Un débat mal posé dès le départ

Opposer terrain et digital comme deux stratégies concurrentes est une erreur de cadrage. Ce sont deux modes d'engagement différents qui répondent à des objectifs différents, touchent des audiences différentes et génèrent des types de valeur différents. Le vrai débat n'est pas "lequel choisir" mais "lequel prioriser à quel moment, pour quelle audience, avec quel objectif".

Ce dit, il y a une réalité de fond sur les marchés d'Afrique centrale que les chiffres confirment : le retour sur investissement des activations terrain est, dans la majorité des configurations, plus immédiat et plus tangible que celui des campagnes digitales pures. Pas parce que le digital ne fonctionne pas — il fonctionne, et de mieux en mieux. Mais parce que la confiance, sur ces marchés, se construit par la preuve physique avant de se renforcer par la présence digitale.

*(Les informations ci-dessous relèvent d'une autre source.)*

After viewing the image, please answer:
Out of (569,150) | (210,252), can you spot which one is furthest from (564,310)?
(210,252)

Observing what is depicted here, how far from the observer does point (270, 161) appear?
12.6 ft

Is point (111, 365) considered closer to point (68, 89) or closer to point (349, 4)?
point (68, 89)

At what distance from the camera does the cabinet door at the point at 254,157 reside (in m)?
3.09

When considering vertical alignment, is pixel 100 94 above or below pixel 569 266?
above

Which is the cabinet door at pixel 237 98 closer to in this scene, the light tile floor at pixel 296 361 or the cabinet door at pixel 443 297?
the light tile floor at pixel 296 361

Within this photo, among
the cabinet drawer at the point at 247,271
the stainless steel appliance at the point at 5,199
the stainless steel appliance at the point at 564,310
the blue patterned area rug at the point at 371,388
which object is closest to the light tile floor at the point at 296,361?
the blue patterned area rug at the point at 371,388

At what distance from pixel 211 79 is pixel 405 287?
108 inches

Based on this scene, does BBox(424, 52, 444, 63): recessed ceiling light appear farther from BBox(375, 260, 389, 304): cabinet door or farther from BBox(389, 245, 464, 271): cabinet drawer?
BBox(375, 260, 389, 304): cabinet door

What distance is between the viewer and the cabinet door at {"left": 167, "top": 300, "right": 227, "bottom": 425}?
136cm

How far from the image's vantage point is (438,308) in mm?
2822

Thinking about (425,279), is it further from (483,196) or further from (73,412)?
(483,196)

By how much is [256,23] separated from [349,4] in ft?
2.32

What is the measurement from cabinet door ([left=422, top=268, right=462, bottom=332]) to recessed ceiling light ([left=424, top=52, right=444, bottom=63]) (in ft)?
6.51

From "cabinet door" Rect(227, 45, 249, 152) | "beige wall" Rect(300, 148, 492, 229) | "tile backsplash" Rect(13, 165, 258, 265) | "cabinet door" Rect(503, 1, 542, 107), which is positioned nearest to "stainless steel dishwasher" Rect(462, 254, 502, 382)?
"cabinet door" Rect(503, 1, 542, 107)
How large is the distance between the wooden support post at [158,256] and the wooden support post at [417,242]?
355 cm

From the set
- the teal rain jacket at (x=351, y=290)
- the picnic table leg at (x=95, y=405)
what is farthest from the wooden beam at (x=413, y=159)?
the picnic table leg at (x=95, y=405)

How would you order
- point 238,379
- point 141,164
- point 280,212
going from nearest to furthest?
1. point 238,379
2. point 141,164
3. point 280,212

« En Afrique centrale, un consommateur qui a vu votre équipe dans son quartier, touché votre produit, parlé à un de vos représentants, devient un ambassadeur. Un consommateur qui a vu votre bannière sur Facebook devient un spectateur. »

Ce que le terrain fait que le digital ne peut pas faire

L'activation terrain crée ce que nous appelons la "preuve de présence". Dans des marchés où la méfiance envers les marques inconnues est forte — et justifiée, au vu de la quantité de contrefaçons et de produits de mauvaise qualité qui circulent — le fait d'envoyer une équipe physique dans un quartier avec des échantillons, une démo, une animation, est un signal fort. La marque dit : "Je suis là, je suis réelle, je suis assez confiante en mon produit pour vous le faire toucher."

Cette preuve de présence a des effets en cascade. Elle génère du bouche-à-oreille immédiat dans le quartier. Elle crée des souvenirs d'expérience positifs qui sont bien plus durables que l'exposition à un contenu digital. Elle permet des remontées terrain en temps réel — objections, questions, réactions — qui valent n'importe quelle étude consommateur.

Dans plusieurs campagnes que nous avons suivies, des marques de produits alimentaires ont enregistré des augmentations de ventes locales significatives dans les jours suivant une activation de quartier bien exécutée. Le même budget investi en publicité Facebook n'avait généré qu'une augmentation marginale de notoriété sans impact mesurable sur les ventes immédiates.

Ce que le digital fait mieux que le terrain

Le digital n'est pas à négliger pour autant. Il apporte ce que le terrain ne peut pas : la portée, la répétition et la continuité.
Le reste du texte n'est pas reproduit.